··· TESTO DA LEGGERE ···

Rivista Anarchica Online

rivista anarchica
anno 20 nr. 170
febbraio 1990


Rivista Anarchica Online

Anarchici e rivoluzione russa

Caro Antonio Donno, leggo su "A" 168 il tuo Guerra inutile? Non è però del tema centrale del tuo intervento che voglio parlare. Mi fermo alla tua frase sull'ambiguità con cui l'anarchismo europeo avrebbe valutato la rivoluzione bolscevica, al suo - scrivi - essere rimasto "imbrigliato negli articoli di fede del totalitarismo marxista". Non è il caso, in questa sede, di fare lunghe dissertazioni. Mi sembra però giusto che i lettori di una rivista anarchica (siano anarchici o no) non si vedano agitare dinanzi agli occhi lo spauracchio di un anarchismo pieno di ambiguità nei confronti del bolscevismo. Fissiamo allora alcuni punti.

···

• [IL TUO COMPITO]: Ricopia dal testo su anarchici e rivoluzione russa tutto il passo che va da "Caro Antonio Donno, leggo" fino a "allora alcuni punti.", sostituendo "spauracchio" con "fantasma". Basati soltanto su questo testo.

··· DATI FORNITI ···

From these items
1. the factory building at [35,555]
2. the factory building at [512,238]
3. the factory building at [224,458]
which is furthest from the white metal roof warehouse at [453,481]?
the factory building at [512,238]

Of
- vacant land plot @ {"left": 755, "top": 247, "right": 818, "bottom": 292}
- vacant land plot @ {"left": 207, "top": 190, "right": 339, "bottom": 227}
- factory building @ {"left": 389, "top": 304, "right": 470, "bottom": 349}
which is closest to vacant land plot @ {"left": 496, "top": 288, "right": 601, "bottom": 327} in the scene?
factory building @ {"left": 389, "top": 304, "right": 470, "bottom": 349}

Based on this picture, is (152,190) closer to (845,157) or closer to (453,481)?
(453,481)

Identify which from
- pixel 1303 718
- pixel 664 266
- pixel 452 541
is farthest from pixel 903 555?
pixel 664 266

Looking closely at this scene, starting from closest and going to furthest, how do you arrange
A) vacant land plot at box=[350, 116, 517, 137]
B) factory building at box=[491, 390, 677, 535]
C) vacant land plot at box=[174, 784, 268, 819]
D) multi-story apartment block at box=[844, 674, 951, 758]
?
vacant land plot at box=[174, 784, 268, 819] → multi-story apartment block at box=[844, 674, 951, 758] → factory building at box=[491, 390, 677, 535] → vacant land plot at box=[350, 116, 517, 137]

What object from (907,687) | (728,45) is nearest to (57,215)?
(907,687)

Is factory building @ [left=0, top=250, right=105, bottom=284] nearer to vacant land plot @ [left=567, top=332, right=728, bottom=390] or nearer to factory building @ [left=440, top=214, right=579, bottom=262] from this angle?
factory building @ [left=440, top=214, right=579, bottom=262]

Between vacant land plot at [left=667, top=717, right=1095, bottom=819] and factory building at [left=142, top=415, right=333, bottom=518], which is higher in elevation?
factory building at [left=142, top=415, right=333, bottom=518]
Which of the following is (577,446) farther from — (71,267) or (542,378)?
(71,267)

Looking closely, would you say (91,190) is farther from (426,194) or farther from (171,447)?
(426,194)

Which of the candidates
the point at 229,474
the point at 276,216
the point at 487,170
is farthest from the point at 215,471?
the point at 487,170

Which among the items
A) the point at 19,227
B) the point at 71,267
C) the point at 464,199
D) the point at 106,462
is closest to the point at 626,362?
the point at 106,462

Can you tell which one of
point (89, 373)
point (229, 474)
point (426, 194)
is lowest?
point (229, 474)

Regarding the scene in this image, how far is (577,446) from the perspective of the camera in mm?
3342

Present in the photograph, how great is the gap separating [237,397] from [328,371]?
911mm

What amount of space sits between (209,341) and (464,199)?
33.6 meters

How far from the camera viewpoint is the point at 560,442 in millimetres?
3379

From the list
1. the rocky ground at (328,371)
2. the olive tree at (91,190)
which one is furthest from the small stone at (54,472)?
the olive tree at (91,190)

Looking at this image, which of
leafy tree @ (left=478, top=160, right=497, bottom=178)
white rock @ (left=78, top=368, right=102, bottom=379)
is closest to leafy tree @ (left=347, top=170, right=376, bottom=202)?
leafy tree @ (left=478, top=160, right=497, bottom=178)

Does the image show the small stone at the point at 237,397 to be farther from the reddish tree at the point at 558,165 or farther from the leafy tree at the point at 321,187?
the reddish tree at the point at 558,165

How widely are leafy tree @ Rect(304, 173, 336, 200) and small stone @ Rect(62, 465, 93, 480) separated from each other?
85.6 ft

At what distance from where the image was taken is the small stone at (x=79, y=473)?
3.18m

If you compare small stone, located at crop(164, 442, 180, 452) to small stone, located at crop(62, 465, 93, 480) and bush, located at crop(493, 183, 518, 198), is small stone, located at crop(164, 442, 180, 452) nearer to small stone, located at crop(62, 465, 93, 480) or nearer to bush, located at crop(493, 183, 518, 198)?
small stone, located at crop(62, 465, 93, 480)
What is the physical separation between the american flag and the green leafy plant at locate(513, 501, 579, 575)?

···

• [RISPOSTA ALL'ESERCIZIO]:
Caro Antonio Donno, leggo su "A" 168 il tuo Guerra inutile? Non è però del tema centrale del tuo intervento che voglio parlare. Mi fermo alla tua frase sull'ambiguità con cui l'anarchismo europeo avrebbe valutato la rivoluzione bolscevica, al suo - scrivi - essere rimasto "imbrigliato negli articoli di fede del totalitarismo marxista". Non è il caso, in questa sede, di fare lunghe dissertazioni. Mi sembra però giusto che i lettori di una rivista anarchica (siano anarchici o no) non si vedano agitare dinanzi agli occhi lo fantasma di un anarchismo pieno di ambiguità nei confronti del bolscevismo. Fissiamo allora alcuni punti.